** TEXTO PROPORCIONADO **
____
Tradición y modernidad.
En una época de crispación ideológica como la presente, obsesionada con enfangar la cultura y la ficción para rebajarlas a la altura de nuestras limitaciones, alivia toparse con Cars 3. Una película plagada de discursos, pero respetuosa con lo que narra y, por tanto, con la inteligencia del espectador infantil. Obviamente, Cars 3 es el tercer episodio de la serie dedicada por Pixar a un universo autosuficiente de vehículos, cuyas entregas previas -estrenadas en 2006 y 2011- supusieron el principio del fin para la invulnerabilidad crítica del estudio de animación norteamericano, en base entre otras cosas a la evidencia de la conversión de las imágenes digitales de ambos filmes en anuncios de juguetes. Cars 3 no se libra de ello, pero hay un mimo en su relato -la crisis de confianza del coche Lightning McQueen ante la llegada de nuevos y agresivos competidores al circuito de carreras – que hace de ella el título quizá más ameno de la saga. Y en la fábula se saben imbricar consideraciones apasionantes sobre el sentido profundo de ganar y perder -argumento clásico en Pixar -, la tradición y la tecnología, y los relevos generacionales y de género.
Lo mejor:
La melancolía reincidente en Radiator Springs.
Lo peor:
El tono de la saga a veces no es infantil, sino pueril.
____
** LISTADO DE DATOS **
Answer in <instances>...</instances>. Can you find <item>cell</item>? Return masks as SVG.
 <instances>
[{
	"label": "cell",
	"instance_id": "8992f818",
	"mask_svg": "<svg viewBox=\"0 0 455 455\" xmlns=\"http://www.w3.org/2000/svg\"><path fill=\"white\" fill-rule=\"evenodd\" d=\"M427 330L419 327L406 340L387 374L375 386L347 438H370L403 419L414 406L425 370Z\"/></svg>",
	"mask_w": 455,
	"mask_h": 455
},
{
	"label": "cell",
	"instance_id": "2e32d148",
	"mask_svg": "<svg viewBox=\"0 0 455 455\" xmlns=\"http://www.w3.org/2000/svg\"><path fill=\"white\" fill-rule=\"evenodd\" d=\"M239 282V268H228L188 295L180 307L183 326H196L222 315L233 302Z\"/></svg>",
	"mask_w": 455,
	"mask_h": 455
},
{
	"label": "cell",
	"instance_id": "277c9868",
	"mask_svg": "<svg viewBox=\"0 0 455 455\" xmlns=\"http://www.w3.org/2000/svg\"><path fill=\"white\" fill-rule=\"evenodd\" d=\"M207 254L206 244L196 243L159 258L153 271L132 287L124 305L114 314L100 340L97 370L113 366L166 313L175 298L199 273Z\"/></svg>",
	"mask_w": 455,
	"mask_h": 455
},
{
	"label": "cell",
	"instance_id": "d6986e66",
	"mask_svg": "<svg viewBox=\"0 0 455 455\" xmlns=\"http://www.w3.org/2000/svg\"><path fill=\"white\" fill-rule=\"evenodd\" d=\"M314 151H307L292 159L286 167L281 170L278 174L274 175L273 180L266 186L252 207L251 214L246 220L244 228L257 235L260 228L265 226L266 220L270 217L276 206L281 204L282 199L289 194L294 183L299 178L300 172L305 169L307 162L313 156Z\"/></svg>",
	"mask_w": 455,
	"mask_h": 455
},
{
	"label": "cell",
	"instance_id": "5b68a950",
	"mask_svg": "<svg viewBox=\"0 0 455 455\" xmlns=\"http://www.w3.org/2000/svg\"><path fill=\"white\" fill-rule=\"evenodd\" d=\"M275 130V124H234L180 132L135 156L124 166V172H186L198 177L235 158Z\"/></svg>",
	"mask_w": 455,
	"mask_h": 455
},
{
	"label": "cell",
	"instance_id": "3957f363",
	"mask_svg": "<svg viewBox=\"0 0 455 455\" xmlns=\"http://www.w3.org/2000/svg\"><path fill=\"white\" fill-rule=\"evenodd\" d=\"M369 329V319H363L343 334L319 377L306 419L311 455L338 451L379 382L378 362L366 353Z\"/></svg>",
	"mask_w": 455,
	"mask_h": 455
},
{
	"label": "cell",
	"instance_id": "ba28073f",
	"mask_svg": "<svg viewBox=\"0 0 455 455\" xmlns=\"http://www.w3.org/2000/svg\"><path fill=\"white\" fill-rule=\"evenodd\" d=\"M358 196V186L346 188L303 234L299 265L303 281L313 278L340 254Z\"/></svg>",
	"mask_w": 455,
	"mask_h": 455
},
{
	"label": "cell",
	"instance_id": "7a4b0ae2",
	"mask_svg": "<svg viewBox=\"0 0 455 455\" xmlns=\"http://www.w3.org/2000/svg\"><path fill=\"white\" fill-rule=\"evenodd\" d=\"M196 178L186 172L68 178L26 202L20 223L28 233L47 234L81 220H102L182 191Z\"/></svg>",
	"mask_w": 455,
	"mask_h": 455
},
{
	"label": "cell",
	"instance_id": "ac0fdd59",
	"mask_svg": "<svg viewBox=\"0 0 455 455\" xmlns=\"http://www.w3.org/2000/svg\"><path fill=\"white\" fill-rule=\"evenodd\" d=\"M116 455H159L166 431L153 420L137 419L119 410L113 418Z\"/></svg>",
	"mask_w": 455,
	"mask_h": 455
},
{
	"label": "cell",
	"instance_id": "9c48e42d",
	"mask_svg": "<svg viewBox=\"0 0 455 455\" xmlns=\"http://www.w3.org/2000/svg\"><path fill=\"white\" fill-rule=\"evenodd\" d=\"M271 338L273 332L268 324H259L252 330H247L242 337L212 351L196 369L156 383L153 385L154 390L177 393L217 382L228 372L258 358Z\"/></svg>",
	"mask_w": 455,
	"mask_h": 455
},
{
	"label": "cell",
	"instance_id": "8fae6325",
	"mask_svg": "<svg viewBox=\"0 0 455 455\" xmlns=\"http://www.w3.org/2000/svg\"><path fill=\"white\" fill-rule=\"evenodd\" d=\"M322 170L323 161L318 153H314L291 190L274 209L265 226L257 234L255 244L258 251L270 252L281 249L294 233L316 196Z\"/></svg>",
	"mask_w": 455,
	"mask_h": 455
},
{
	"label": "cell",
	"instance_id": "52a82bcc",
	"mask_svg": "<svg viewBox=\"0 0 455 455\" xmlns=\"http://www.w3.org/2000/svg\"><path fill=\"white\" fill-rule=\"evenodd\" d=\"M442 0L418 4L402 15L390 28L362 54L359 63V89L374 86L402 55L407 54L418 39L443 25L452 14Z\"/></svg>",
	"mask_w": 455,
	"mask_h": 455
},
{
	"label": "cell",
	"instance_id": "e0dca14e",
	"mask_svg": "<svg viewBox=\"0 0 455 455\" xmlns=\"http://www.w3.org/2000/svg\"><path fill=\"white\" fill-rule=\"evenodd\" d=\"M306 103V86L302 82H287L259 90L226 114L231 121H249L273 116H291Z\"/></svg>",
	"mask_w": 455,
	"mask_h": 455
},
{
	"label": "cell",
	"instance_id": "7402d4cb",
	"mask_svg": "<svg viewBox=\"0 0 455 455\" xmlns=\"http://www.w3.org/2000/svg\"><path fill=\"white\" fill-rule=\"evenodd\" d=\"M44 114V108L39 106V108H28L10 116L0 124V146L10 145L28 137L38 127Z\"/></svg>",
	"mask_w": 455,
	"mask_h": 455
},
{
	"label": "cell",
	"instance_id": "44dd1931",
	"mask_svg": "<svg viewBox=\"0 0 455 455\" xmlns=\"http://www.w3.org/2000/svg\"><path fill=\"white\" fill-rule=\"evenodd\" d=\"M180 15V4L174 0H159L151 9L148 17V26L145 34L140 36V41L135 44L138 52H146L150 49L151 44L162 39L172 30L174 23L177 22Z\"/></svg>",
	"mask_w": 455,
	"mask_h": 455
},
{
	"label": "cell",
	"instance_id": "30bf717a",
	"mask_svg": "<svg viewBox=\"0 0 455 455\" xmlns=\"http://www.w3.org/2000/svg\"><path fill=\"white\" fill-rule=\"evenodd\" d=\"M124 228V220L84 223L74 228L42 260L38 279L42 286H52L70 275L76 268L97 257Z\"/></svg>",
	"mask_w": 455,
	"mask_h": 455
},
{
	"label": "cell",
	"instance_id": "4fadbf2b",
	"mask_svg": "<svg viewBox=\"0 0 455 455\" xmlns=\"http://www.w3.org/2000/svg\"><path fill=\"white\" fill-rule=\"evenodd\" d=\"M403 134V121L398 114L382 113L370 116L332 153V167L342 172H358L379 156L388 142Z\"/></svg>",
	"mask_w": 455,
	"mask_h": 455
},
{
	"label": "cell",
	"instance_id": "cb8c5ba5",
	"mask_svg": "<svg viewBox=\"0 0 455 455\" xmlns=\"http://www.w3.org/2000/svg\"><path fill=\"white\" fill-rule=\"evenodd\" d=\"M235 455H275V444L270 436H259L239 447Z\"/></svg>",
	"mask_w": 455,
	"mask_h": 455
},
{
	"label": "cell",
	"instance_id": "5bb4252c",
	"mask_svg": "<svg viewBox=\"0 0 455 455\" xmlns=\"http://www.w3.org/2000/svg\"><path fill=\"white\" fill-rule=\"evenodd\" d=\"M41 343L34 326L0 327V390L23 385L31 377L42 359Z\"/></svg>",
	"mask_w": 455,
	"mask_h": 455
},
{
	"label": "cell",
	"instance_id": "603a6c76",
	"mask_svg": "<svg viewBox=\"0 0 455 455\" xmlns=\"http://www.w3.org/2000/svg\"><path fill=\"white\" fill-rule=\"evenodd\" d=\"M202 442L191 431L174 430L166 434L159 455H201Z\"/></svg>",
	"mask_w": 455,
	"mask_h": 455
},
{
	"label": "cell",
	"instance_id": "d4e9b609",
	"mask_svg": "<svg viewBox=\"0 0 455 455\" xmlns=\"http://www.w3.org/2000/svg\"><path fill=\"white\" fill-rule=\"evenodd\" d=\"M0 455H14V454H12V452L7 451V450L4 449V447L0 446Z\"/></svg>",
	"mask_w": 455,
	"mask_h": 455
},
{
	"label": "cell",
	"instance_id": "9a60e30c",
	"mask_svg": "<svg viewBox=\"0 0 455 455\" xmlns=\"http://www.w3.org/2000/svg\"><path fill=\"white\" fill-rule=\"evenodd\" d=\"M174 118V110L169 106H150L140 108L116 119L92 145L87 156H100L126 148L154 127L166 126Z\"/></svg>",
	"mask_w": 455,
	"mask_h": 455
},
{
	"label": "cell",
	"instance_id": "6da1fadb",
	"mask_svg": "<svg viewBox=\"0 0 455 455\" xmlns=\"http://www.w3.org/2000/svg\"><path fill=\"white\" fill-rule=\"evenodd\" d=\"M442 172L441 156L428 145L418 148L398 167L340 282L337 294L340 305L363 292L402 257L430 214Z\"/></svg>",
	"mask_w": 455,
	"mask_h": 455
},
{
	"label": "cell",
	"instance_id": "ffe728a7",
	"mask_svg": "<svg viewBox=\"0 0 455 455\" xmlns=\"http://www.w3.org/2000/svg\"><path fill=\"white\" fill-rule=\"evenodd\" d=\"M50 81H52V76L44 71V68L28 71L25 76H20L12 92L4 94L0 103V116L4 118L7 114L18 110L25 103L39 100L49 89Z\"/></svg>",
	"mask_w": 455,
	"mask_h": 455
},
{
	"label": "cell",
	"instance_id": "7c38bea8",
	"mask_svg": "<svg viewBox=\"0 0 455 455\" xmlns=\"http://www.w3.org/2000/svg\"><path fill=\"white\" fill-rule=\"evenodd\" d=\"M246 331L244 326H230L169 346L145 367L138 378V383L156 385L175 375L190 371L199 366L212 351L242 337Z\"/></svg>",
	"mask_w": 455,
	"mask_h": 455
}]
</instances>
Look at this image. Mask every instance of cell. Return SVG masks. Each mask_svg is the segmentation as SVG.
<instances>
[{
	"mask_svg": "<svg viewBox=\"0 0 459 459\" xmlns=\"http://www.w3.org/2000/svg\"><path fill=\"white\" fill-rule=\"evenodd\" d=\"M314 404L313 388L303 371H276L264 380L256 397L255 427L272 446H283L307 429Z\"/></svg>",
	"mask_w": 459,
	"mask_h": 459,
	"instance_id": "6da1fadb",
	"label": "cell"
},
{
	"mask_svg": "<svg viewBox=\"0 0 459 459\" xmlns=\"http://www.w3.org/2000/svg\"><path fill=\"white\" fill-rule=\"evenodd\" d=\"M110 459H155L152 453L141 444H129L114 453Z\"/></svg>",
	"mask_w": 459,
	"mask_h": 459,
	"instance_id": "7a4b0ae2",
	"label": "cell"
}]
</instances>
____
** INSTRUCCIONES DE LA TAREA **
Traduzca al inglés esta oración de la reseña de Cars 3: «El tono de la saga a veces no es infantil, sino pueril.»

** EJERCICIO RESUELTO **
The tone of the saga is sometimes not childlike, but childish.